***** SELECTED TEXT

= Charruan playing cards =

Deck of cards made of painted leather

The Charruan playing cards were a deck of cards made of pieces of leather with paintings, probably created by Tacuabé. These are characterized by being a cultural loan from the Spanish deck to which distinct Charruan elements were added.

According to Renzo Pi Hugarte (2014), the original cards from this deck—which belonged to the Charruan who were forcibly brought to France in 1833 (Vaimaca Pirú, Senacua Senaqué, Laureano Tacuabé and Micaela Guyunusa)—were lost, but what was preserved was the copy of these made by phrenologist Pierre-Marie Alexandre Dumoutier around the 1830s. In 1930, Paul Rivet published part of the unpublished manuscripts of Dumoutier, among which was the reproduction of the original cards.

Regarding the types of games played by the Charrua people at that time, there are hints that besides horse racing and boleadoras throwing competitions, they also played card competitions. There were mostly played by men and most of these later entertainments arose from acculturation processes.

**********
***** COLLECTED MATERIAL

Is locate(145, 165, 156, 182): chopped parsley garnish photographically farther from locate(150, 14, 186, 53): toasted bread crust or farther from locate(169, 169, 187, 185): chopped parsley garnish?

**********

According to the text on Charruan playing cards, who made the copy of the original deck that was preserved? The material above comes from a different source than the text.

The phrenologist Pierre-Marie Alexandre Dumoutier made it, around the 1830s.